This does not have to be our reality. We could be on the path to reconciliation, work to end sexism in a tangible way, and treat all faiths with equal respect. It just takes people in the right positions choosing differently. They do not.
The reasons are twofold: the affluent white men* in decision making positions don’t have to and don’t want to. The don’t have to part is easy enough: they are not personally negatively impacted by this discrimination, the people they are accountable to don’t ask for it, and there’s no legislation to mandate it. As change carries risk of losing eminence, maintaining the status quo is more desirable.
Then there’s why they don’t want to. There is one class of people who don’t believe there are widespread experiences of discrimination. They persevered and were able to make it, and so if others did not have the same outcome, it’s attributed to character. They are not inclined to appreciate the additional barriers specific to separate groups. This class is not the focus of this article.
There is a second class of people who do believe discrimination exists but are unwilling to make the decisions that would challenge it. Members of both classes share the belief that they personally would be worse off were they to push for this change. The former because they don’t want the world this change would bring. The latter because pushing has consequences. Either way, the end result is the same.
It is this second class which believes prejudice exists and is morally wrong but make successive decisions to uphold it that is the focus of this article.
Acknowledging the cost
For affluent white men*, doing the right thing has a cost. Money spent on accessible entrances, washrooms and spaces means less money spent on them. Inclusive hiring practices means more restrictions on how they behave. Respecting indigenous sovereignty means they can’t operate unilaterally. Gender balanced executive boards mean less job openings for them. They give up something.
Even smaller gestures, like friends speaking up when hearing a joke that belittles a group of people, or teachers openly vocalizing for a GSA in a Catholic school that’s opposed them, lose something by doing so. Maybe it’s the esteem in which they’re held. Maybe it’s the work environment. They feel uncomfortable.
Bearing these costs is a very difficult proposition for affluent white men* to accept when doing so is entirely voluntary.

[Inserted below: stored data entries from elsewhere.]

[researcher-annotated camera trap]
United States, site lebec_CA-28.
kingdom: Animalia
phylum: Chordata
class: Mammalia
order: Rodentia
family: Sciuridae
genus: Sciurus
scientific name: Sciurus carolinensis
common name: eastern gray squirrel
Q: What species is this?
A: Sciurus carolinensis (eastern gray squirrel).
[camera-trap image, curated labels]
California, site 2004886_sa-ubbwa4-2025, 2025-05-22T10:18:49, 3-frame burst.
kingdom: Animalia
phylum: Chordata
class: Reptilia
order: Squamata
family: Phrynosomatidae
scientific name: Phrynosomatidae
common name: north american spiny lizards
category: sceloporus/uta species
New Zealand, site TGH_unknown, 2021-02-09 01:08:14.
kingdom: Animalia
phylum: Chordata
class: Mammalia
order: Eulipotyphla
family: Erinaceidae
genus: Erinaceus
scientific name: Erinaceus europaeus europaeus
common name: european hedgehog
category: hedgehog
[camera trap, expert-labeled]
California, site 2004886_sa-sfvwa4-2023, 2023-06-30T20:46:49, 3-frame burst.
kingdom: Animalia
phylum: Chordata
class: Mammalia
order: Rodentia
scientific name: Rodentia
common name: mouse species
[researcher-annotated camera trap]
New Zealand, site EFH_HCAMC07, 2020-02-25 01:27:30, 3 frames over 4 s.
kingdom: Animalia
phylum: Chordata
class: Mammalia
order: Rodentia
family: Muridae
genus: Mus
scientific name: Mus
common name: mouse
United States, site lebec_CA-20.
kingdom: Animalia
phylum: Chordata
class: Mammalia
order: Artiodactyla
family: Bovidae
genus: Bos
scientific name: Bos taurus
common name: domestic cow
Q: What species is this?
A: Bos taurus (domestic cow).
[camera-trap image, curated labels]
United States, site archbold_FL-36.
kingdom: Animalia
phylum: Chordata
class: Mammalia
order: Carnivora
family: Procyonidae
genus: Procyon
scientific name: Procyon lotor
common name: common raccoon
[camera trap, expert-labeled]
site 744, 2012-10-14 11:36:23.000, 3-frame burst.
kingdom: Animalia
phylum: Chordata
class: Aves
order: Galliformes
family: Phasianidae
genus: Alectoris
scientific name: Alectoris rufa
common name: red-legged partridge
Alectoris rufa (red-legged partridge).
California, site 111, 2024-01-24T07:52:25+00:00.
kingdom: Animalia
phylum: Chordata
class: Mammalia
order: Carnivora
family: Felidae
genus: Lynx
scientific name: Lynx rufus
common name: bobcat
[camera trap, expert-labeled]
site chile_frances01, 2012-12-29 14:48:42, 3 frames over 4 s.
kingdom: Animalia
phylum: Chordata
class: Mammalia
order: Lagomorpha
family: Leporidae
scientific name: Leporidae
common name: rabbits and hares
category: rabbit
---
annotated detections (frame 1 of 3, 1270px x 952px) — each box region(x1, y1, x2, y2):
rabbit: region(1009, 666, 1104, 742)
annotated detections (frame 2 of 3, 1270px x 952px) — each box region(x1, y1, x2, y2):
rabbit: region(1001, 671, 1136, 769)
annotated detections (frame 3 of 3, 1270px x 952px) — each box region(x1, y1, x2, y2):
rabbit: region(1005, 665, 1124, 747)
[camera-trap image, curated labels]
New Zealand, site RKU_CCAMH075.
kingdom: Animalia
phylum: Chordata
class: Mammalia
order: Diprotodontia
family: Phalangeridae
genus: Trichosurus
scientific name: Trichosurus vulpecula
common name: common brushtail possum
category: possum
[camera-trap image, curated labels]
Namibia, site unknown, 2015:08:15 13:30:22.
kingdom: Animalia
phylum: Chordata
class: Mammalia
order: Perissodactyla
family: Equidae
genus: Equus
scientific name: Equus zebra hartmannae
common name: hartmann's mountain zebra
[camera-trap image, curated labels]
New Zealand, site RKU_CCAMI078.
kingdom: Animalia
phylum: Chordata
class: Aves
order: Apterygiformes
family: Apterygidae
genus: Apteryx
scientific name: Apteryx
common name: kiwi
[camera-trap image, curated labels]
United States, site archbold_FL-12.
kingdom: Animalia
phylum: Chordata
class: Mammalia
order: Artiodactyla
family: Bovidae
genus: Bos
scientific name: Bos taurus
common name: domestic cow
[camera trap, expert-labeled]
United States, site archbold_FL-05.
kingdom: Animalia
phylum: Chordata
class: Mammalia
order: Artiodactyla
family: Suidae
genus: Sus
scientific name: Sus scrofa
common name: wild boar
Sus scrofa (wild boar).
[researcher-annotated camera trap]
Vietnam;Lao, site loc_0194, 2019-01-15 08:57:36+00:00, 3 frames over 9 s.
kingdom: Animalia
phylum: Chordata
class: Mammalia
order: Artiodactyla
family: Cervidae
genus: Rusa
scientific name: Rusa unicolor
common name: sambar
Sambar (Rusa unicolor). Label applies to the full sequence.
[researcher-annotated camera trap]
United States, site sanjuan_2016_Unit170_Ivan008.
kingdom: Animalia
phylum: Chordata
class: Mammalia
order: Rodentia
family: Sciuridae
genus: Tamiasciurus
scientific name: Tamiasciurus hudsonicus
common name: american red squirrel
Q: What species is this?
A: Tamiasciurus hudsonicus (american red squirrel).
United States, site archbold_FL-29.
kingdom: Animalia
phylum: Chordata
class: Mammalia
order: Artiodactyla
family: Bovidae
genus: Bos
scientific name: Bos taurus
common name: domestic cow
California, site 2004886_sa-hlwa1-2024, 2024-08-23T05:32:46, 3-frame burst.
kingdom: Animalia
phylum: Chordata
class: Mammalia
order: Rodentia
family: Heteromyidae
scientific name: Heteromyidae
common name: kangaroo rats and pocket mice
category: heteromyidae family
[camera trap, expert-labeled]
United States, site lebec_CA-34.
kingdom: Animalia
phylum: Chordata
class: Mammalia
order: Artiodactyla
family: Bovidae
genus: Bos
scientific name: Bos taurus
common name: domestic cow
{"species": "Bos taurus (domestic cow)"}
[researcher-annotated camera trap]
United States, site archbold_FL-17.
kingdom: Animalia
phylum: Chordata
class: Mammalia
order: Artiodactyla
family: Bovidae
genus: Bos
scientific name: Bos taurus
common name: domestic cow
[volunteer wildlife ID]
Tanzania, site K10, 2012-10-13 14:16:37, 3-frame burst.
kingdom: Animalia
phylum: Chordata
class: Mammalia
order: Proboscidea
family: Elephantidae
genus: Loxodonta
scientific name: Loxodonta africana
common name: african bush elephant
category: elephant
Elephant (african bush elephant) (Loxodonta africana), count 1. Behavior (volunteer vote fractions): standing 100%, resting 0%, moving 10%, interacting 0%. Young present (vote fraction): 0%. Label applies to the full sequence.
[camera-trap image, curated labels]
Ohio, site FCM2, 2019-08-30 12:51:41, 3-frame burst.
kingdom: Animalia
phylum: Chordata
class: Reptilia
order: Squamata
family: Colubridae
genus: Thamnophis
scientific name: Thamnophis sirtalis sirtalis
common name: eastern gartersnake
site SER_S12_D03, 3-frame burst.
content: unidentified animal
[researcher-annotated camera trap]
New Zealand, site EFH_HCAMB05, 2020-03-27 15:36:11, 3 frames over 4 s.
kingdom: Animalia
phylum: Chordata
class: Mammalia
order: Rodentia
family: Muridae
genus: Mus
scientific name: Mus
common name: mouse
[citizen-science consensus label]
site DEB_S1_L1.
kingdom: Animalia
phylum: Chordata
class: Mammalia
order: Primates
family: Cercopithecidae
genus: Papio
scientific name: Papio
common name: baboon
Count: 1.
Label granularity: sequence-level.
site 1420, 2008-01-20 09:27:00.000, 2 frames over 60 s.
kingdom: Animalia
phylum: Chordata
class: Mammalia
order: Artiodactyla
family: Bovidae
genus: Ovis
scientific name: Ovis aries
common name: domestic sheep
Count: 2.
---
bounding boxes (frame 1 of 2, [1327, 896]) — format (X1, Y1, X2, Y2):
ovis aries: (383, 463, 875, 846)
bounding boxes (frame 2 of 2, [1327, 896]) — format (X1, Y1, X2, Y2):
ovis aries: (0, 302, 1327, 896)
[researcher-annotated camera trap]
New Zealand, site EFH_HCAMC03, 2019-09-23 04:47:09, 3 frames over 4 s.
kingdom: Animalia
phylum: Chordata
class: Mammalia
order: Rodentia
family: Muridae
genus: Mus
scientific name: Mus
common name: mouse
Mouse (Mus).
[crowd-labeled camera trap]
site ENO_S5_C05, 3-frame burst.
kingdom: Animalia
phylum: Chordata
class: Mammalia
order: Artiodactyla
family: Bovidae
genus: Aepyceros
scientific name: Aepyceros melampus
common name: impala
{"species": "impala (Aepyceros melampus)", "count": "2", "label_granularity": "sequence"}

It predisposes them to stand back, be silent, and presume others will carry out the change in a kind of bystander effect.
Change requires losing control on outcomes
It’s difficult for affluent white men* in decision making positions to accept a cost when they don’t have to. It’s even harder to accept when they can’t predict what the cost will be. What would their life look like if decision makers in the government stopped perpetrating this slow-motion genocide against indigenous people? What would their life look like if decision makers in companies decided that half of managers should be women? Or more immediately, what would their work environment look like if they spoke up when their colleague made a sexist joke?
For tangible change to happen, these men need to be okay with being vulnerable. As Brené Brown put it in that opening quote, that means doing things knowing the outcome can’t be controlled. It’s scary and a reality that those on the receiving end of discrimination know too well. They have no choice. That vulnerability is foisted upon them every day.
Discrimination will continue for generations because decision makers preserve their sense of safety by keeping to insignificant changes or voicing support only in the company of like-minded individuals. Only when they accept to be uncomfortable and assume the cost of doing what they know is right will they be able to say that they stood up to prejudice.
In the end, we will remember not the words of our enemies, but the silence of our friends.
Martin Luther King, The Trumpet of Conscience
*Specifically affluent, Christian heritage, white, settler, able-bodied, straight, cisgender, men who own a car and a house. Or individuals who fit eight out of ten criteria.